_SELECTED TEXT_.
=== Begin Enclosure ===
CAMP RED CLOUD, South Korea — A program that officials said put a dent in the spread of sexually transmitted diseases among U.S. soldiers in South Korea is running out of money.

Two years ago, 8th Army began testing incoming personnel for chlamydia and gonorrhea.

That led to a jaw-dropping increase in the number of STDs found among South Korea-based U.S. soldiers: a roughly 40 percent jump since 2007. Army officials said the numbers were not evidence of a worsening problem, but rather of a successful screening program that has identified carriers, particularly of chlamydia, who might not otherwise have known they were candidates to infect others.

“Bottom line ... we do not believe there is an increase in STDs among our soldiers,” 8th Army spokesman Lt. Col. Jeff Buczkowski said. “If you test more, you find more. The increase is not due to more cases, but to better screening.”

However, funding for that testing program ends this month, and starting next year only those with symptoms, or women who meet certain criteria, will be screened for STDs.
=== End Enclosure ===
_DIRECTIONS_.
Extend the news report on STD screening for U.S. soldiers in South Korea, picking up right after its final sentence.

Saved data entries
=== Begin Enclosure ===
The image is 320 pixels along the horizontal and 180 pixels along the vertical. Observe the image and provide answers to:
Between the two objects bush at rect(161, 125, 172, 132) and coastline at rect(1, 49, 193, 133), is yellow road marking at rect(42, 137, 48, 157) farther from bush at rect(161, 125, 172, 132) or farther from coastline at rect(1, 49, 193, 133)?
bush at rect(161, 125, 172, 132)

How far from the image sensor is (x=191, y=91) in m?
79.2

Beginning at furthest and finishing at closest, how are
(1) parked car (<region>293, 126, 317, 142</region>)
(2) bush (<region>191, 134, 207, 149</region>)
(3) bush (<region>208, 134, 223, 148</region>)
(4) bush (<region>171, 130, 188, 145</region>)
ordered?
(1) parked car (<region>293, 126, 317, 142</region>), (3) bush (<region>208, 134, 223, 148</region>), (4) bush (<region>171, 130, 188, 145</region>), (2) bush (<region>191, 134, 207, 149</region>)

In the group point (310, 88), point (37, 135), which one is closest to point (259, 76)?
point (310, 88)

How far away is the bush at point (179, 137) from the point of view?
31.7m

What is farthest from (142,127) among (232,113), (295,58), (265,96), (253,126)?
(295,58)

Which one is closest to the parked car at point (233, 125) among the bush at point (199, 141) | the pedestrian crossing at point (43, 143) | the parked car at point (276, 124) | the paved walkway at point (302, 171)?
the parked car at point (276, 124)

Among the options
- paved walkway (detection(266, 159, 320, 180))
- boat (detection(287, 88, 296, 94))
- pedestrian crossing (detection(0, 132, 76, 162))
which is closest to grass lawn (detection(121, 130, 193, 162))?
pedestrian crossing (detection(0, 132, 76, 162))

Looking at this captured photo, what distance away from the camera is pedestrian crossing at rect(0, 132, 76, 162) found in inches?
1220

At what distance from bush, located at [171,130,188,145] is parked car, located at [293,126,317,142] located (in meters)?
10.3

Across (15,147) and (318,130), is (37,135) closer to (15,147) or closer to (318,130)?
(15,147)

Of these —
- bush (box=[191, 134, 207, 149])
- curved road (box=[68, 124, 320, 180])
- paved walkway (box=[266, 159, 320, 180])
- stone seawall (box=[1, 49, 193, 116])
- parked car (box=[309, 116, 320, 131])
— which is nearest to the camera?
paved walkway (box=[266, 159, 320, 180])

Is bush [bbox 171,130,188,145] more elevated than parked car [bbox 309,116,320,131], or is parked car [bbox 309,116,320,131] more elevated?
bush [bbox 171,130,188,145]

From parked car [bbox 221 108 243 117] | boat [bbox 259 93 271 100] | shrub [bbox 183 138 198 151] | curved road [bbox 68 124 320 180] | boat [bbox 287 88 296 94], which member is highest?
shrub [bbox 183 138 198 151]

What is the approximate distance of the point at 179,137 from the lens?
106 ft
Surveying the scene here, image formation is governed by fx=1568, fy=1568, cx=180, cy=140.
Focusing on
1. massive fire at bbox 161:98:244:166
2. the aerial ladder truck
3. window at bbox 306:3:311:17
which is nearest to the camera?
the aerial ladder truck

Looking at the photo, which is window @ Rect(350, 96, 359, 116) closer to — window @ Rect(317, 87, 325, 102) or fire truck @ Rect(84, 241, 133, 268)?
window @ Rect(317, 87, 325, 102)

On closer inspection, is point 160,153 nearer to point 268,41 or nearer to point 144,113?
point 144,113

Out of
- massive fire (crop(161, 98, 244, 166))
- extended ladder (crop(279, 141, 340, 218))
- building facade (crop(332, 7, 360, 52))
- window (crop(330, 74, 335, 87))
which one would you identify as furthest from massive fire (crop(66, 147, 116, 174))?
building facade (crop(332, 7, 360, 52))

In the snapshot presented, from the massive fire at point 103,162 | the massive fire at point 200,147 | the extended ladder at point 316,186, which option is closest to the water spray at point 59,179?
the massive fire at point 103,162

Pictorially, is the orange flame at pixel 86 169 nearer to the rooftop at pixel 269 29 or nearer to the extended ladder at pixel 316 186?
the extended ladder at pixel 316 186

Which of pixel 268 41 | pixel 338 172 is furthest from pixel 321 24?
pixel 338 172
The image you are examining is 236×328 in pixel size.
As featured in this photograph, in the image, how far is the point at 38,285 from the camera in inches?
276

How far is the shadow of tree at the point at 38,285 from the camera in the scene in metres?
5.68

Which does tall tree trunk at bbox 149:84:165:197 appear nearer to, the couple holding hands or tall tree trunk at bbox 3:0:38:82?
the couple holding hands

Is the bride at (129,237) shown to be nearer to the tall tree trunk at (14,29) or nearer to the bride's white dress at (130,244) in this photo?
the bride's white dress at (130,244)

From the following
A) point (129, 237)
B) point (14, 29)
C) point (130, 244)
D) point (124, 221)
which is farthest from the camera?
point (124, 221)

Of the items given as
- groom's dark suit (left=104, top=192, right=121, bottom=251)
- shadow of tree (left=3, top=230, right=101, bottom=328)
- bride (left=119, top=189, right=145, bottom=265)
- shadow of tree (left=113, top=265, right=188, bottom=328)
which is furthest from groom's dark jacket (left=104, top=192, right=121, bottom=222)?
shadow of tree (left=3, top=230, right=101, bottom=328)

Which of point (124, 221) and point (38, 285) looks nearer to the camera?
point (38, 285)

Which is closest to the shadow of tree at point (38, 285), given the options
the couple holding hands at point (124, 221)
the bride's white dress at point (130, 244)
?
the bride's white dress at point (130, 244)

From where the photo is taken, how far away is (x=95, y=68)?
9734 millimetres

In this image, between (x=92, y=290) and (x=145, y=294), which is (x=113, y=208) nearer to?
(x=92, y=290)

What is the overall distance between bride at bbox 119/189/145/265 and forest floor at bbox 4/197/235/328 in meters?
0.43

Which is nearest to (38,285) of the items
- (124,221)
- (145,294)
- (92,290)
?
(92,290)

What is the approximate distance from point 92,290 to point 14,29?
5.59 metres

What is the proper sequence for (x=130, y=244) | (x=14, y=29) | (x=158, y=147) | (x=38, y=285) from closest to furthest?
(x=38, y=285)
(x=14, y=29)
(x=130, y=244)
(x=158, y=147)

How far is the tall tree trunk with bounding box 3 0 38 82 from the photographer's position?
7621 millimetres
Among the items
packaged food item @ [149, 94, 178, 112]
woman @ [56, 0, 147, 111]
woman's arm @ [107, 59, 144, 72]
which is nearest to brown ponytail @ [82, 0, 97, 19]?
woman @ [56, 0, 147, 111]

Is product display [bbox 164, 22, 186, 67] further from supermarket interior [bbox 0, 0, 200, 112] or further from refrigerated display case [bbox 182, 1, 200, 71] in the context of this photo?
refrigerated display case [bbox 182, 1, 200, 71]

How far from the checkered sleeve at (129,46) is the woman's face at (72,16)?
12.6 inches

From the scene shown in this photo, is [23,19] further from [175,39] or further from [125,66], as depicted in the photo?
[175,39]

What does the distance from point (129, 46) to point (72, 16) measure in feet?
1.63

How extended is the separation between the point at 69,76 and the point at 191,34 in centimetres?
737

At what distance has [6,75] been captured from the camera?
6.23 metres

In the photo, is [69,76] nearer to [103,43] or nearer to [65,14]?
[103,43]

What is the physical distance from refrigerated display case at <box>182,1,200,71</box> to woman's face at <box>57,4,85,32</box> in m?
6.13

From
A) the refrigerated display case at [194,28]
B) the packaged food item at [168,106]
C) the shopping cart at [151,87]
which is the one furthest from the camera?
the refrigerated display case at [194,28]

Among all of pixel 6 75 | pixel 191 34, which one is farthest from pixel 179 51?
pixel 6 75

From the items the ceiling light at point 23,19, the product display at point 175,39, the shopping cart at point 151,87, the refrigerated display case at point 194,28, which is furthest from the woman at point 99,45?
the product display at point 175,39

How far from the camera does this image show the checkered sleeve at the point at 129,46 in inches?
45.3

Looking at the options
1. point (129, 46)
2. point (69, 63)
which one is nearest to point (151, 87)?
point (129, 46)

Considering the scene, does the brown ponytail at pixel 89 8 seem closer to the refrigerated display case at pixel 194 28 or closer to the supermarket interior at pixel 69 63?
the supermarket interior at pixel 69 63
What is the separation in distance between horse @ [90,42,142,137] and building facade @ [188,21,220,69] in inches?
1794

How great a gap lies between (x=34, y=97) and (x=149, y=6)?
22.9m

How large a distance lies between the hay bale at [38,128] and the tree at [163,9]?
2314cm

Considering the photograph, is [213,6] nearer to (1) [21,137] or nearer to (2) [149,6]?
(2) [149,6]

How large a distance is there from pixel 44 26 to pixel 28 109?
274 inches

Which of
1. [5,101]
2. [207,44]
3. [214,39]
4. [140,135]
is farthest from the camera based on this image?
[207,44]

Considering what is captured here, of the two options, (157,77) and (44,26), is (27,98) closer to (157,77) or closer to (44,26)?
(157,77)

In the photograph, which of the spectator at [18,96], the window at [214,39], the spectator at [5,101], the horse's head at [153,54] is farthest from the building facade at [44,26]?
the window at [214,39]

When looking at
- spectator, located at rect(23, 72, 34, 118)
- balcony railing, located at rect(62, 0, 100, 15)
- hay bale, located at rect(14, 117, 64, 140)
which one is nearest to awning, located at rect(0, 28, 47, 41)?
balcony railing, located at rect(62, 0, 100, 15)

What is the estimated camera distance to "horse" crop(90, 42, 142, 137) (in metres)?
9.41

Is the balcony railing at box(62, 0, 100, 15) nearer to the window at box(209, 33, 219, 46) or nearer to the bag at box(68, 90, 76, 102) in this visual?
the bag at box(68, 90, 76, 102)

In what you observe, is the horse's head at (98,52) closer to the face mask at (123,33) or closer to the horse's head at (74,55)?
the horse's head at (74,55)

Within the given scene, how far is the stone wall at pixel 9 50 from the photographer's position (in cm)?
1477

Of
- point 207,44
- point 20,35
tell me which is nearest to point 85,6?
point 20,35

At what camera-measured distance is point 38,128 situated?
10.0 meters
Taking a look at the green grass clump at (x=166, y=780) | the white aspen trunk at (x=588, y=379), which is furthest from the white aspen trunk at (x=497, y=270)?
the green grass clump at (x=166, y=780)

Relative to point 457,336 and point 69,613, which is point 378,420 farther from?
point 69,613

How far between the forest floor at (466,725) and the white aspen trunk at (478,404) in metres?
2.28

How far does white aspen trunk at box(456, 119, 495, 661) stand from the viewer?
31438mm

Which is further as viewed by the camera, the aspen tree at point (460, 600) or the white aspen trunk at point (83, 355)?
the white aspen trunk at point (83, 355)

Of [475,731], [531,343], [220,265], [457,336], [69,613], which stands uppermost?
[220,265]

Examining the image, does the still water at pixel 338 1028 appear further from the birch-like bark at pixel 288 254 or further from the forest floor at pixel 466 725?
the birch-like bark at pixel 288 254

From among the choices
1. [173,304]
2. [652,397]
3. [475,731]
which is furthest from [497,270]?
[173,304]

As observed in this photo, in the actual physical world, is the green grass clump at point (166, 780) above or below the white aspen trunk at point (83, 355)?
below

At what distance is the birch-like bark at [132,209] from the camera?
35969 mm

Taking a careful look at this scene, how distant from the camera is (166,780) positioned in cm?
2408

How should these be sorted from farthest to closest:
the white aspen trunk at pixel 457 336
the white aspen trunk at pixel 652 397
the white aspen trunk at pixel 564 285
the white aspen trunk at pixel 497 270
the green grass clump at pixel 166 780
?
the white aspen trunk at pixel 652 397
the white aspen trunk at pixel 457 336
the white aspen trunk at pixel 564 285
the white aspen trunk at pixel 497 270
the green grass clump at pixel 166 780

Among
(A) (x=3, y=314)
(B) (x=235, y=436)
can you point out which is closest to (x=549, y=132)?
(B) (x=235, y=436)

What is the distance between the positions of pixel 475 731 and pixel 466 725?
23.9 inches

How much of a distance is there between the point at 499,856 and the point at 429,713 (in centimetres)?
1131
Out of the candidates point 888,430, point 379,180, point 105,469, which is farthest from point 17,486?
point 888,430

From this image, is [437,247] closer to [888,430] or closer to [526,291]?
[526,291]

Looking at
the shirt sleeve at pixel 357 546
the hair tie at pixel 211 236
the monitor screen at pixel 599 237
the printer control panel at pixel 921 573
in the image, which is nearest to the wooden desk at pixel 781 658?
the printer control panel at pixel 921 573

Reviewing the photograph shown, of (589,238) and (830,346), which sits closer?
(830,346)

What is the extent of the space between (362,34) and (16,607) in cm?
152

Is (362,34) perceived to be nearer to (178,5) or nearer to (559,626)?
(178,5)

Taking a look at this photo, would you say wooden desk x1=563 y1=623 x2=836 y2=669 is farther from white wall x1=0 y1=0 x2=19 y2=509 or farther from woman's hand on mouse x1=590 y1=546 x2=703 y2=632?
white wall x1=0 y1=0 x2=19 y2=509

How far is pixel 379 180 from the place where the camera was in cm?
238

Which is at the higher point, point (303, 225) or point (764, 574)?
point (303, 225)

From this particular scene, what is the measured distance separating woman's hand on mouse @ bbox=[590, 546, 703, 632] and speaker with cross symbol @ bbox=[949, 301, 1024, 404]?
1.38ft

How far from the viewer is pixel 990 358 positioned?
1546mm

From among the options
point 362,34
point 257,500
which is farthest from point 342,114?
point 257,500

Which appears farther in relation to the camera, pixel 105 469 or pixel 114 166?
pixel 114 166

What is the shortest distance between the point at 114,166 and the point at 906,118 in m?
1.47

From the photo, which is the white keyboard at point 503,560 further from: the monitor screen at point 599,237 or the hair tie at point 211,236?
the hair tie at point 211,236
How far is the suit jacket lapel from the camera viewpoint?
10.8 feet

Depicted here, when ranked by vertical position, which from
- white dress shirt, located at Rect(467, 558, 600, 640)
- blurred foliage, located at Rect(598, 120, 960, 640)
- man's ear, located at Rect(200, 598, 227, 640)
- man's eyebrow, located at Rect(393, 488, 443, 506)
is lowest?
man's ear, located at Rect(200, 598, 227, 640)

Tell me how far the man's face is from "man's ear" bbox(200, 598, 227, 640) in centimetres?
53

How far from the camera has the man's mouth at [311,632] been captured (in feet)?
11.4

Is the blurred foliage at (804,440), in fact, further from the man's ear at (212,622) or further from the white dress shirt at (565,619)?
=== End Enclosure ===
_TASK RESULT_.
Col. Bill Corr, 8th Army Command surgeon, said the goal of the testing program has been to identify carriers of the disease and treat it before it could be spread to others. If someone is found with an STD, that person’s sexual partners are alerted that they need to be tested.

Chlamydia is the most common sexually transmitted disease in the United States. Corr said that half the men and up to 75 percent of the women with the disease show no symptoms.

Chlamydia can lead to painful urination and a pus-like discharge. For women, the disease — if left untreated — can cause problems with pregnancies and even result in infertility. If caught early, the disease can be treated relatively simply with antibiotics.

The 8th Army program originally tested all female soldiers coming into the country for chlamydia and gonorrhea. Incoming men were eventually added to the testing program. The testing is estimated to cost about $400,000 a year, 18th Medical Command officials said last year.

Statistics for the 8th Army — which include about 18,000 of the 28,500 U.S. servicemembers serving in South Korea — show the number of chlamydia cases jumped from 490 in 2007, to 693 in 2008 and 739 for the first 10 months of this year. That’s more than a 50 percent increase over the past two years.

Overall, when the much less common instances of gonorrhea and syphilis are factored in, the number of STDs increased from 555 in 2007 to 775 so far this year, a 40 percent spike.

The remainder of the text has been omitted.